Councillors have voted through cuts to the fire service despite their own reservations, thousands of objections from the public and a vote of no confidence by union leaders on safety grounds.
Between 10 and 20 job losses across East Sussex will include four firefighters from the three stations in Brighton and Hove where “group crewing” will be brought in.
The Fire Brigades Union was critical of the initial plans to cut dozens of jobs but the figure was revised down after a consultation. Some people are now likely to be redeployed.
The union also opposed proposals to downgrade some fire stations and reduce the number of fire engines.
The public objected to proposals for fire crews to end routine rescues of people stuck in lifts and to leave animal charities to rescue pets and wildlife such as birds trapped in netting.
Chief Fire Officer Dawn Whittaker said that East Sussex Fire and Rescue Service dealt with an above-average number of cases of people trapped in broken-down lifts.
Old and poorly maintained lifts in blocks of flats in Brighton were a particular problem, she told a meeting of the East Sussex Fire Authority today (Thursday 3 September).
Brighton and Hove City Council is understood to have accelerated its multimillion-pound lift replacement programme in dozens of blocks where there have been repeated breakdowns.
Green councillor Steph Powell said: “I have to say that 10, 15 or 20 years ago nobody on this authority would be coming up with a suggestion that firefighters should not be attempting to do an animal rescue of any kind.
“They would not be suggesting that firefighters were not the best people to attend those trapped in lifts.
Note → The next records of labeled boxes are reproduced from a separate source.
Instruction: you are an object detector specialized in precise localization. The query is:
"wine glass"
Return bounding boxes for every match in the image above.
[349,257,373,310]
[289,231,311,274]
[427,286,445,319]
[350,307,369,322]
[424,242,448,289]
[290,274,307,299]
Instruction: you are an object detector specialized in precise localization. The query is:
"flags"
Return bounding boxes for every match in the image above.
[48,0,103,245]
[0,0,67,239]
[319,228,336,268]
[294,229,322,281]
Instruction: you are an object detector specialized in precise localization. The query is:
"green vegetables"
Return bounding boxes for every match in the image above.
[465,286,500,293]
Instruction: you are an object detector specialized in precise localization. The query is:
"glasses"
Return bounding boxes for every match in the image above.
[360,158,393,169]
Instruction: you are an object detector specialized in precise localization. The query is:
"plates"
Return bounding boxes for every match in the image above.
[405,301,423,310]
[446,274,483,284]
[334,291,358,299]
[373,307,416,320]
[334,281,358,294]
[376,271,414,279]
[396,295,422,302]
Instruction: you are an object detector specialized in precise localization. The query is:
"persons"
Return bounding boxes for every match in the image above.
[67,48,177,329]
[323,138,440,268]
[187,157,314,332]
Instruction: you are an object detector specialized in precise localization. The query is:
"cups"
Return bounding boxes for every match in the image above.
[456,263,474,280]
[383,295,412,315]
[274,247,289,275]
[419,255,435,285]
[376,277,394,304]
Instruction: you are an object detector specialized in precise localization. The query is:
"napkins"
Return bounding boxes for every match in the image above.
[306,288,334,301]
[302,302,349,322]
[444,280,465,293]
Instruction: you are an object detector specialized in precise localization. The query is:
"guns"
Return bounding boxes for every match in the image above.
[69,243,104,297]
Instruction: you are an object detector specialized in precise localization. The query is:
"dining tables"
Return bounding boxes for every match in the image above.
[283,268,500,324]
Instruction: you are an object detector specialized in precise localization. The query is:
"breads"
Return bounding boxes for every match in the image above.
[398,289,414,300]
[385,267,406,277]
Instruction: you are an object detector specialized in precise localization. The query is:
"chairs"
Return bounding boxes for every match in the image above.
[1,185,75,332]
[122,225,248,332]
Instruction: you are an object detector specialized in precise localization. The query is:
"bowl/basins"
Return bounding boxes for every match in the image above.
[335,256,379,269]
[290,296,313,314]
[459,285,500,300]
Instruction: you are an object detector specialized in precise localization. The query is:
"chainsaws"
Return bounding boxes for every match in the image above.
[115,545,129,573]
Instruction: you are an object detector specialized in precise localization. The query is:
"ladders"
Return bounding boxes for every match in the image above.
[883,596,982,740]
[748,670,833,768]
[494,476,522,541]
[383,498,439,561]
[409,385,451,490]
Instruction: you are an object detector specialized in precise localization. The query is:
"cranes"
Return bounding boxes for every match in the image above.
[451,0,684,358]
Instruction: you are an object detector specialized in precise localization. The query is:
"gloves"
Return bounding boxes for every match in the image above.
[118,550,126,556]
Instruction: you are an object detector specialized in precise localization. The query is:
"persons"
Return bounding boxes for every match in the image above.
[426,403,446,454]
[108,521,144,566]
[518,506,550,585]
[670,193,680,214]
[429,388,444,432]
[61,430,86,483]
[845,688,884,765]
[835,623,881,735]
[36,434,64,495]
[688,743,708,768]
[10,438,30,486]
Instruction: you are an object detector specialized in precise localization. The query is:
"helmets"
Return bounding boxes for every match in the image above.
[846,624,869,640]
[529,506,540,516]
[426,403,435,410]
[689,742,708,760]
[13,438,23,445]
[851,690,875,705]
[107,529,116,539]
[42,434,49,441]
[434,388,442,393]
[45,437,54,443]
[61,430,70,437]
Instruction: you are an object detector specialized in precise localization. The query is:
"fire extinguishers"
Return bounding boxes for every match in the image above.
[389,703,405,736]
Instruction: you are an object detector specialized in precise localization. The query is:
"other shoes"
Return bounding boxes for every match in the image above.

It is absolutely ridiculous.”
The chief fire officer said: “I agree entirely with Councillor Powell’s statement about the trauma of being trapped in a lift if you are elderly, infirm or vulnerable.
“I would just like to make the point that it was never our professional view that we would stop attending incidents of that nature.
“We do however have a very high number of (trapped lift calls) and some of those issues are about poor maintenance of lifts, particularly blocks in Brighton where we have on a number of occasions had multiple turnouts to the same buildings and been failing to get support to get some of those maintenance issues rectified.
“I would welcome councillor support from the city to try to address some of those issues – because it is a waste of resource candidly.
“It is not about risk to life and people. It is about businesses actually maintaining their buildings properly so that we are not wasting an emergency service resource.”
Twenty jobs are expected to go as result of the approved proposals although 10 of them are likely to be transferred to a new “flexible resourcing pool” or to fire safety work.
The fire service said that it did not expect any compulsory redundancies to be necessary.
The initial proposals would have meant up to 33 firefighter job losses. Again, some people would probably have been redeployed.
Under the approved plans, proposed staffing changes have been dropped at five out of six seven-day, day-crewed fire stations in the county – Bexhill, Newhaven, Crowborough, Lewes and Uckfield.
Under the previous proposals these stations would only have had full-time firefighters on site during the daytime Monday to Friday, with on-call firefighters providing evening and weekend cover.
The switch to five-day daytime crewing will, however, go ahead at Battle fire station.
Plans to downgrade The Ridge fire station in Hastings – which currently has firefighters on site 24/7 – to a seven-day day-crewed station were also approved. On-call firefighters will provide cover at evenings and weekends.
But the other fire station in Hastings – the full-time Bohemia Road – will gain a second fire engine to enhance its cover.
Plans to cut fire engines from some other stations were also scaled back, with Bexhill, Crowborough, Uckfield and Newhaven all retaining a second vehicle.
Other stations will have access to specialist operational vehicles so that Lewes, Battle, Rye, Heathfield, Seaford and Wadhurst maintain at least two operational vehicles, the fire service said.
The proposed changes were set out in a document called the Integrated Risk Management Plan.